### Your tasks:
(a) In the excerpt on tensor electromagnetism, in which field is the unified tensor framework used extensively?
(b) Decide whether each statement agrees with the excerpt on tensor electromagnetism, and support each yes or no with the deciding words of the excerpt, quoted exactly.
(i) The tensor formalism reduces Maxwell's equations to two tensor relationships.
(ii) The Minkowski representation became the standard in theoretical physics.
(iii) The four-vector current holds only charge density components.
(c) Write out the passage of the excerpt on tensor electromagnetism starting at "The Minkowski representation" and ending at "relationships ([10], [8], [5]).", substituting "fell out of use" for "fell out of favour".

### Text excerpt:
•••
The Minkowski representation fell out of favour in theoretical physics, which settled on a real tensor representation that utilizes an explicit metric tensor $$g_{\mu\nu} = \pm \textrm{diag}(1, -1, -1, -1)$$ to represent the complex inner products of special relativity. In this tensor formalism, Maxwell’s equations are also reduced to a set of two tensor relationships ([10], [8], [5]).
\label{eqn:ece2500report:40}
\begin{aligned}
\partial_\mu F^{\mu \nu} &= \mu_0 J^\nu \\
\epsilon^{\alpha \beta \mu \nu} \partial_\beta F_{\mu \nu} &= 0,
\end{aligned}

where $$F^{\mu\nu}$$ is a \textit{real} rank-2 antisymmetric tensor that contains all six electric and magnetic field components, and $$J^\nu$$ is a four-vector current containing both charge density and current density components. \Cref{eqn:ece2500report:40} provides a unified and simpler theoretical framework for electromagnetism, and is used extensively in physics but not engineering.
•••
### Given data:
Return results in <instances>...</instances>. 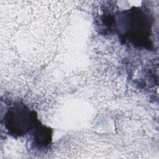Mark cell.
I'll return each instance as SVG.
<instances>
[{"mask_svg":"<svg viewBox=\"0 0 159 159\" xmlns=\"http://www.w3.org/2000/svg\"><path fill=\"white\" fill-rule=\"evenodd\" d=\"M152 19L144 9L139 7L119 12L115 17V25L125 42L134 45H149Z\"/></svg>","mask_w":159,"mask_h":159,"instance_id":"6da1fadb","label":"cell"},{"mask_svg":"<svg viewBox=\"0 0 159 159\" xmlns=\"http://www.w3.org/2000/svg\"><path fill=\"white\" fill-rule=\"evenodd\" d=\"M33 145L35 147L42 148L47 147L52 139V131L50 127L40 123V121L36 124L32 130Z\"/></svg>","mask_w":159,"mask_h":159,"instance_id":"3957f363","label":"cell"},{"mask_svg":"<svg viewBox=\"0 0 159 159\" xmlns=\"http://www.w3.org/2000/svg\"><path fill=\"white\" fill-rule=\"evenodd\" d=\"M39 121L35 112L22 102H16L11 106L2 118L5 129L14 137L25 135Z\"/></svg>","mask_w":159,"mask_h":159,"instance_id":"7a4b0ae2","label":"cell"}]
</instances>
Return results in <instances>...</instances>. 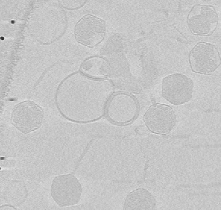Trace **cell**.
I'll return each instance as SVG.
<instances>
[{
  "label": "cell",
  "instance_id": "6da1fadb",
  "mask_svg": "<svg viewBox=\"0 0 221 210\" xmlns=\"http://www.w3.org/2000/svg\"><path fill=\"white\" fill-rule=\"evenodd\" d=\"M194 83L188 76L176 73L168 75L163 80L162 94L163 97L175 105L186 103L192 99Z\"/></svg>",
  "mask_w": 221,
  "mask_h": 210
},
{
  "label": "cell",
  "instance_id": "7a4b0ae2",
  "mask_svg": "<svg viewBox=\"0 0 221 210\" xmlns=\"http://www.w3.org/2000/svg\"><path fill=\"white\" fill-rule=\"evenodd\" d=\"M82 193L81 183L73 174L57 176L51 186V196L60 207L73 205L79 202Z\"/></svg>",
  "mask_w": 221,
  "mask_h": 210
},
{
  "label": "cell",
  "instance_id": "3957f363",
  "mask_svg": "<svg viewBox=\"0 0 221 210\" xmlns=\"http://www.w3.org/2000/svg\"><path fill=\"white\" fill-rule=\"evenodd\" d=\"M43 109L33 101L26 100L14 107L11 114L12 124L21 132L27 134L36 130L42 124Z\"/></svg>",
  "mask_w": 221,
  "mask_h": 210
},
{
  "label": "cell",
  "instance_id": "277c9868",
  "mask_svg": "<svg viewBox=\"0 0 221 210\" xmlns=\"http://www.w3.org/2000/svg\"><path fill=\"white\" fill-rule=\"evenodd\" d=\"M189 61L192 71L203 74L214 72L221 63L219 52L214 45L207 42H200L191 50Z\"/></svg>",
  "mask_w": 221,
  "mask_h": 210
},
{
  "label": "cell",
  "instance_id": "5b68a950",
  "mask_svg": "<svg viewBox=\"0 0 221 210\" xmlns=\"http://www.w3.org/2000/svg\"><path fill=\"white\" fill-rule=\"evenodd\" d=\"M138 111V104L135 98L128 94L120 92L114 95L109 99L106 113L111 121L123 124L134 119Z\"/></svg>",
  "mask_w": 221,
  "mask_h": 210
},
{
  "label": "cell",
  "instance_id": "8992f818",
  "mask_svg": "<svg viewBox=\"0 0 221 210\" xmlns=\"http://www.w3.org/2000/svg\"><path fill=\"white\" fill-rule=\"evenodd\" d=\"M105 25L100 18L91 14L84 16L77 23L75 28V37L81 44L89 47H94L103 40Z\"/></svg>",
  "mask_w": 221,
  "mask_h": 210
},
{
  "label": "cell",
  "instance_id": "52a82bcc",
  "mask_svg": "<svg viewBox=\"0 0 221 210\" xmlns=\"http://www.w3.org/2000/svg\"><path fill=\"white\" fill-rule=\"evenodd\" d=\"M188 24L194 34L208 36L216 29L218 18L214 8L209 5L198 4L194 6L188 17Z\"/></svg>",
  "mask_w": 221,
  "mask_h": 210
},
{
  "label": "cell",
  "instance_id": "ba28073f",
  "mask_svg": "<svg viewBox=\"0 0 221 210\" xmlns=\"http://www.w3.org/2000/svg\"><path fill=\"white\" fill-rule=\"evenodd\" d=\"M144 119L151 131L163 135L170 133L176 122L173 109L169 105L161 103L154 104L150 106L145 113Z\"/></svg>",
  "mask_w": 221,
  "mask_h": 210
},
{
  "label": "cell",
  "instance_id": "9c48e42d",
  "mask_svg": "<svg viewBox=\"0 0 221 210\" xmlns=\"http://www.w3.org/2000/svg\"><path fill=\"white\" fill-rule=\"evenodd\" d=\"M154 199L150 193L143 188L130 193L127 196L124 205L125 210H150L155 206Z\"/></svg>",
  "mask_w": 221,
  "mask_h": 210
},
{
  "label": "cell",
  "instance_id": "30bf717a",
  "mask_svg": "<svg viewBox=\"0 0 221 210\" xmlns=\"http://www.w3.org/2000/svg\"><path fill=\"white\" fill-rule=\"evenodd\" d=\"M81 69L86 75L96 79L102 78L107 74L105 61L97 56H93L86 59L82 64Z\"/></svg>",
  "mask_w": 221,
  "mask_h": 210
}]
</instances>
•••
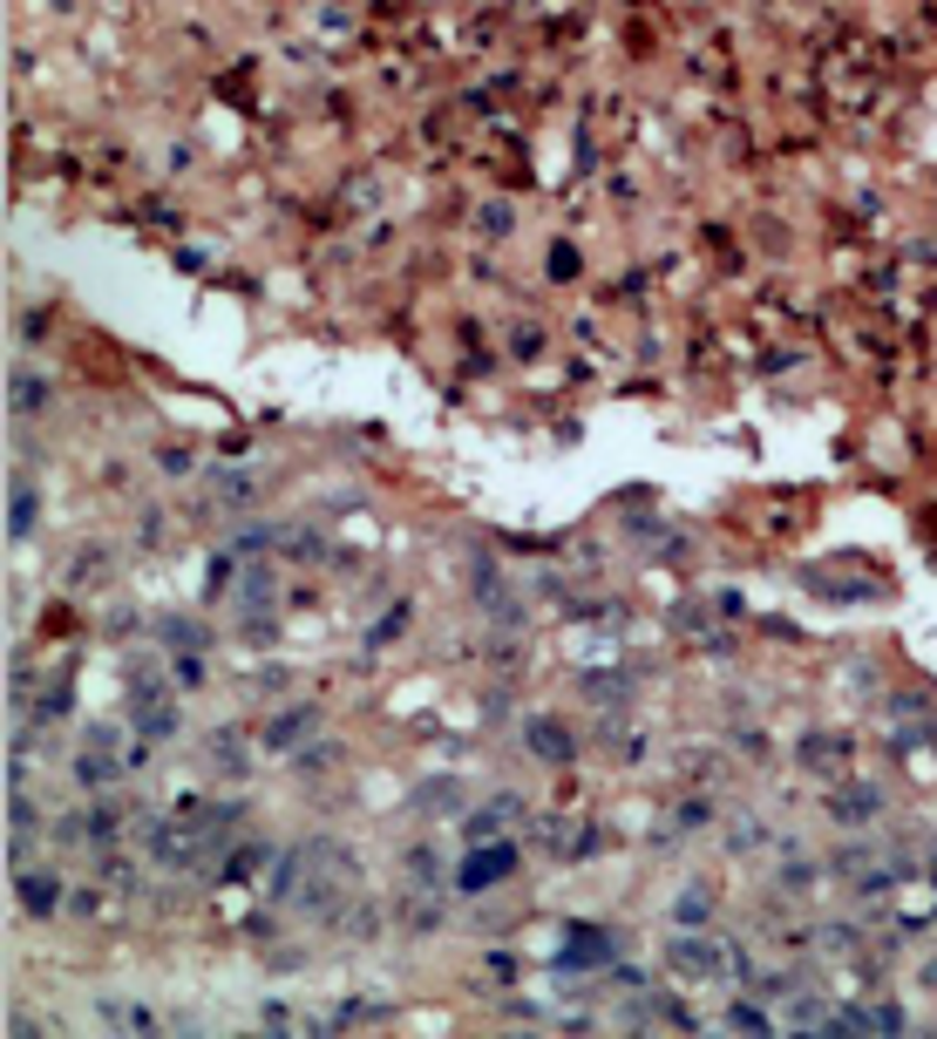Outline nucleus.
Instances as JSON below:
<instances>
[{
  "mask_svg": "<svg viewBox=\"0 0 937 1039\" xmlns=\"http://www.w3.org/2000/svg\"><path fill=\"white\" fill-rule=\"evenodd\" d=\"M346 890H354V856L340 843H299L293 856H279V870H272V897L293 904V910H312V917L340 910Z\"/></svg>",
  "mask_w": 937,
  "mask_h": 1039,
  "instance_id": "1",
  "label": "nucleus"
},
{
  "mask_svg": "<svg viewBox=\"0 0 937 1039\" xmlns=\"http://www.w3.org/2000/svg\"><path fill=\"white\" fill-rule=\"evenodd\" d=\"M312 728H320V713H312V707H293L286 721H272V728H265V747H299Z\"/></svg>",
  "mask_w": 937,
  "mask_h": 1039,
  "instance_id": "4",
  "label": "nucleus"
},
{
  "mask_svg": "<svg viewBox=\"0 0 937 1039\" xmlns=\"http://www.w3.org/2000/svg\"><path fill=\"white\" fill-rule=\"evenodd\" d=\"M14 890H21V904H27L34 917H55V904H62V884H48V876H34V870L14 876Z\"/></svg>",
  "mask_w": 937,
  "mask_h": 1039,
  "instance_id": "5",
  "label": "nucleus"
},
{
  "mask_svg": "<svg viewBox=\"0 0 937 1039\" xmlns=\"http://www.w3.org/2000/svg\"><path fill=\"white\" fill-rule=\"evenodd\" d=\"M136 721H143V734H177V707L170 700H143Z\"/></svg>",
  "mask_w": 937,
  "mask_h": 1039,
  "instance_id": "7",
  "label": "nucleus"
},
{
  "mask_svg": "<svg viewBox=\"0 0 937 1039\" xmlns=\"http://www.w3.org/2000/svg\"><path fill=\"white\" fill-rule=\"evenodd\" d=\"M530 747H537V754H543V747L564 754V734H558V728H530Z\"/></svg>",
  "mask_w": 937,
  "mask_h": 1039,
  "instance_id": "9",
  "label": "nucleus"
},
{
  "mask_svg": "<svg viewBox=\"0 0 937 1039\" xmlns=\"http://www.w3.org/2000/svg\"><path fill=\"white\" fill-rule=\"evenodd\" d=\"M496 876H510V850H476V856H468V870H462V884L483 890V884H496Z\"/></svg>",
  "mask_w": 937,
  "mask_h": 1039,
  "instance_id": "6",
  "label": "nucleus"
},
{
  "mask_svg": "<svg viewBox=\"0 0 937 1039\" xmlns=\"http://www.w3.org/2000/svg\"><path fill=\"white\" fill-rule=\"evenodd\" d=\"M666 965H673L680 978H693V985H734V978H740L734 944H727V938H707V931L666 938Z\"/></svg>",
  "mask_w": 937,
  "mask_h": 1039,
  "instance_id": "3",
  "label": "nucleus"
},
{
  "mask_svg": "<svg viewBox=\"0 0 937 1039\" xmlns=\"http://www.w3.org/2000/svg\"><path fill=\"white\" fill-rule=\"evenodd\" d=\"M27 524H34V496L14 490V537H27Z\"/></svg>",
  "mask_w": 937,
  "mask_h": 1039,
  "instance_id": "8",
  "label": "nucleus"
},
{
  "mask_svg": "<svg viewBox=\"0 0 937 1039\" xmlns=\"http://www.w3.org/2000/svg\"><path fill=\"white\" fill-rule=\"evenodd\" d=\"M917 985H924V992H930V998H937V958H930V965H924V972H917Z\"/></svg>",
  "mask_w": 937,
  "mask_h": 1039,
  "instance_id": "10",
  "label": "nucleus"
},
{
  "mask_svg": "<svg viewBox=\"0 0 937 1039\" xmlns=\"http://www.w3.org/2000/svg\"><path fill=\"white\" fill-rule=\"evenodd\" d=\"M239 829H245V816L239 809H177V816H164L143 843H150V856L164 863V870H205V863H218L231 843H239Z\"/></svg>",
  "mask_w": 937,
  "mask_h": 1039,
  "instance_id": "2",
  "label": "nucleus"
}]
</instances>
•••
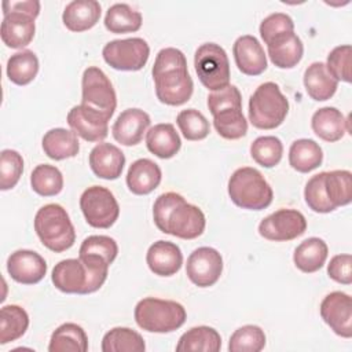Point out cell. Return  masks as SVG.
•••
### Full solutions:
(a) It is used extensively in physics, but not in engineering.

(b)
(i) Yes: "Maxwell’s equations are also reduced to a set of two tensor relationships"
(ii) No: "The Minkowski representation fell out of favour in theoretical physics"
(iii) No: "a four-vector current containing both charge density and current density components"

(c)
The Minkowski representation fell out of use in theoretical physics, which settled on a real tensor representation that utilizes an explicit metric tensor $$g_{\mu\nu} = \pm \textrm{diag}(1, -1, -1, -1)$$ to represent the complex inner products of special relativity. In this tensor formalism, Maxwell’s equations are also reduced to a set of two tensor relationships ([10], [8], [5]).